= ЗАДАНИЯ =
**A)** Согласуются ли с предложенным отрывком ниже утверждения (i), (ii) и (iii)? Для каждого ответьте «да» или «нет» и приведите решающие слова отрывка дословно.
(i) Изучение западной философии и богословия началось примерно тогда же, когда началась терапия.
(ii) Буддийские учителя считали вопрос о том, почему существует нечто, а не ничто, очень важным.
(iii) Вопрос о том, почему существует нечто, а не ничто, впервые появился у Платона.
**B)** Выпишите из записей ниже все строки, где встречается строка «hind».

Бэчелор Стивен
Шрифт:
Сказать, что самость «пуста», не означает, что ее не существует. Я пуст только в том смысле, что нет ничего постоянного или соответствующего реальности в центре моей субъективной идентичности. Поэтому осознание такой пустоты позволяет свободно меняться и преображать себя
Примерно в то же время, когда я начал проходить терапию, я принялся за изучение западной философии и богословия. Смесь разочарования и любопытства подталкивала меня к поиску мыслителей в моей собственной культуре, которые задавались теми же вопросами, что казались мне самыми важными. Суть этих вопросов нашла свое выражение в потрясающем опыте удивления, пережитого в лесу в Дхарамсале незадолго до моего отъезда из Индии. Однако мои буддийские учителя, казалось, не считали эти вопросы сколько-нибудь заслуживающими внимания. Почему вообще существует нечто, а не ничто? Одна постановка этого вопроса, который, как я узнал, впервые появился у Платона и с тех пор постоянно возникал в западной культуре, вызывала во мне легкую дрожь. Сам вопрос был намного более интересным, чем любой из традиционных религиозных ответов: «Бог» в монотеистических религиях или «деяния (карма) живых существ» в буддизме. В начале меня привлек экзистенциализм, через который я пришел к феноменологическим работам немецкого философа Мартина Хайдеггера и в особенности – его труду Бытие и время.

= ДАННЫЕ ДЛЯ УПРАЖНЕНИЯ =
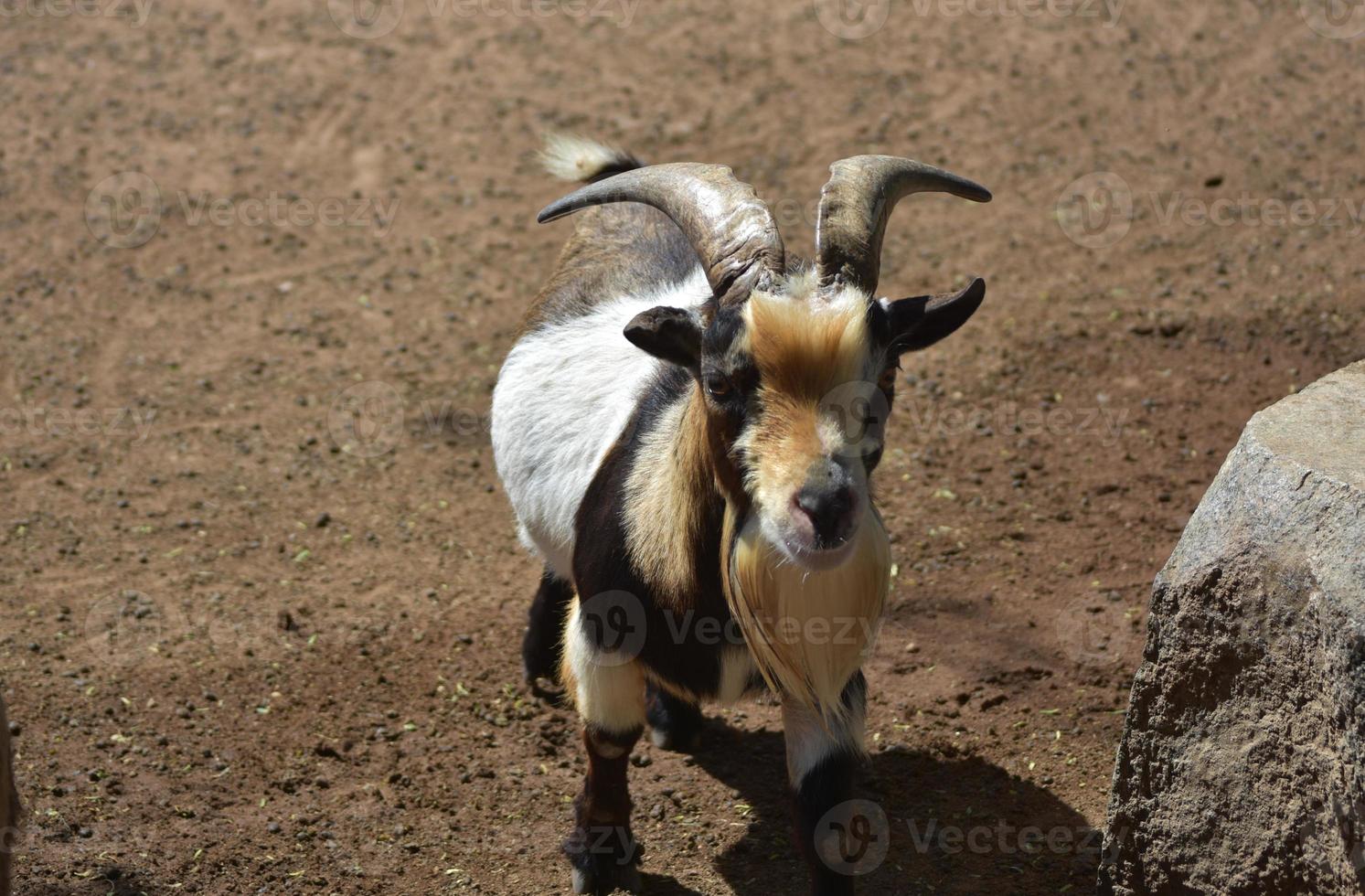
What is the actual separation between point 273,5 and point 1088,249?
7195mm

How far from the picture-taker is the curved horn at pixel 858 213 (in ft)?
11.8

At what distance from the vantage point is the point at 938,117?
391 inches

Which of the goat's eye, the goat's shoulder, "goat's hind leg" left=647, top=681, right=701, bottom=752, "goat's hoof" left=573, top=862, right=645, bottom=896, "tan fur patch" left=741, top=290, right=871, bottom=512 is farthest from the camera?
"goat's hind leg" left=647, top=681, right=701, bottom=752

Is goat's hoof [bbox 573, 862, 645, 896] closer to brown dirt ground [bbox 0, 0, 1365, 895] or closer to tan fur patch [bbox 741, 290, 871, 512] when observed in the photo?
brown dirt ground [bbox 0, 0, 1365, 895]

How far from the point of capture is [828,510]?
328cm

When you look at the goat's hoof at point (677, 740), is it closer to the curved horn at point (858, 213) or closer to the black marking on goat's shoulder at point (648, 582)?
the black marking on goat's shoulder at point (648, 582)

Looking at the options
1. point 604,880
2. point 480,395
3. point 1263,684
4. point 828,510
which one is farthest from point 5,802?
point 480,395

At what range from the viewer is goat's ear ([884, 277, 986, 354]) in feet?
12.0

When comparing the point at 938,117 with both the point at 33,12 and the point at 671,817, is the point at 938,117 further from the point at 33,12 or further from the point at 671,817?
the point at 33,12

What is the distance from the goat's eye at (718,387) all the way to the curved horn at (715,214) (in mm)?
216

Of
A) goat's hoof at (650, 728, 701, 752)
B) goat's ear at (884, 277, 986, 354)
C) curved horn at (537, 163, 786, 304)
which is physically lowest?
goat's hoof at (650, 728, 701, 752)

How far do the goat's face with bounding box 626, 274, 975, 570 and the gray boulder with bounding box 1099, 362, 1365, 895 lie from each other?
0.94 metres

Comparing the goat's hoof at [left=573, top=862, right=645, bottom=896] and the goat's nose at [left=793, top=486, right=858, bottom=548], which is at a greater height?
the goat's nose at [left=793, top=486, right=858, bottom=548]

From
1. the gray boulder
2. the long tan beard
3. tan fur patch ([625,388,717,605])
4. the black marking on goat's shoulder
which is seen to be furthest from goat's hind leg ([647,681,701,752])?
the gray boulder
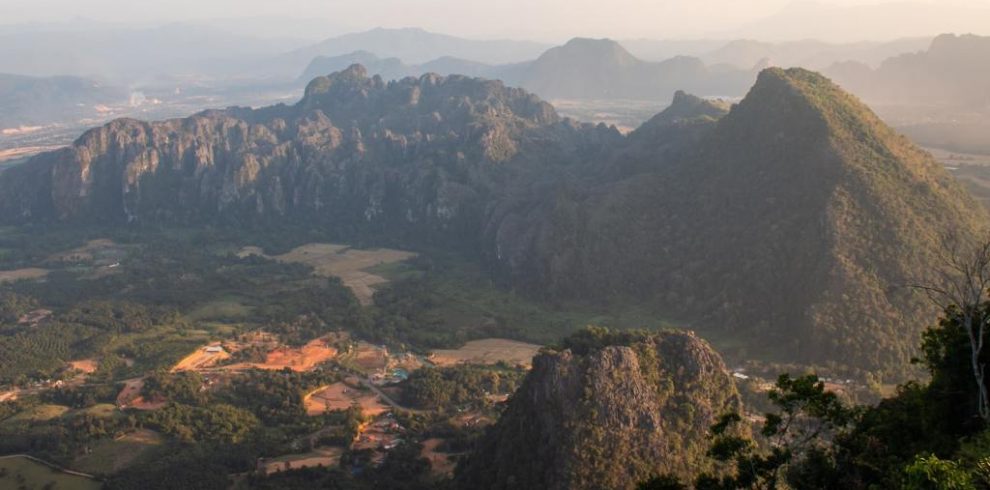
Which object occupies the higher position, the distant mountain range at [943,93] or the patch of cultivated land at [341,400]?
the distant mountain range at [943,93]

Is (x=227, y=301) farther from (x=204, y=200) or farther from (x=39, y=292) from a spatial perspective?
(x=204, y=200)

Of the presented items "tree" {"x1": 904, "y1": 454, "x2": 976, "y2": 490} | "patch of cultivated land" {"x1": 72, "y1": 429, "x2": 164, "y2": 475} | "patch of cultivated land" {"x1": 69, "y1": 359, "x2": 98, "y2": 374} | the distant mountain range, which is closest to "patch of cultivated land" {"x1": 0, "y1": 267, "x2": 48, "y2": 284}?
"patch of cultivated land" {"x1": 69, "y1": 359, "x2": 98, "y2": 374}

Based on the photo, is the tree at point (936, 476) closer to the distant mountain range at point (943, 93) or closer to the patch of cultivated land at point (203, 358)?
the patch of cultivated land at point (203, 358)

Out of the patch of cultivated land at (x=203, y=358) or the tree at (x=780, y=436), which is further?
the patch of cultivated land at (x=203, y=358)

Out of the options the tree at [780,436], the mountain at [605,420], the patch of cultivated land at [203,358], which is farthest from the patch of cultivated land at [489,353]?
the tree at [780,436]

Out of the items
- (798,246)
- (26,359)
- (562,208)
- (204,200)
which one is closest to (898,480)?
(798,246)
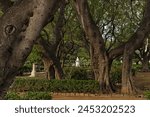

= ОТВЕТЫ =
**A)**
(i) Да: «Примерно в то же время, когда я начал проходить терапию, я принялся за изучение западной философии и богословия».
(ii) Нет: «Однако мои буддийские учителя, казалось, не считали эти вопросы сколько-нибудь заслуживающими внимания».
(iii) Да: «который, как я узнал, впервые появился у Платона».

**B)**
Which of the goat's eye, the goat's shoulder, "goat's hind leg" left=647, top=681, right=701, bottom=752, "goat's hoof" left=573, top=862, right=645, bottom=896, "tan fur patch" left=741, top=290, right=871, bottom=512 is farthest from the camera?
"goat's hind leg" left=647, top=681, right=701, bottom=752
which is seen to be furthest from goat's hind leg ([647,681,701,752])?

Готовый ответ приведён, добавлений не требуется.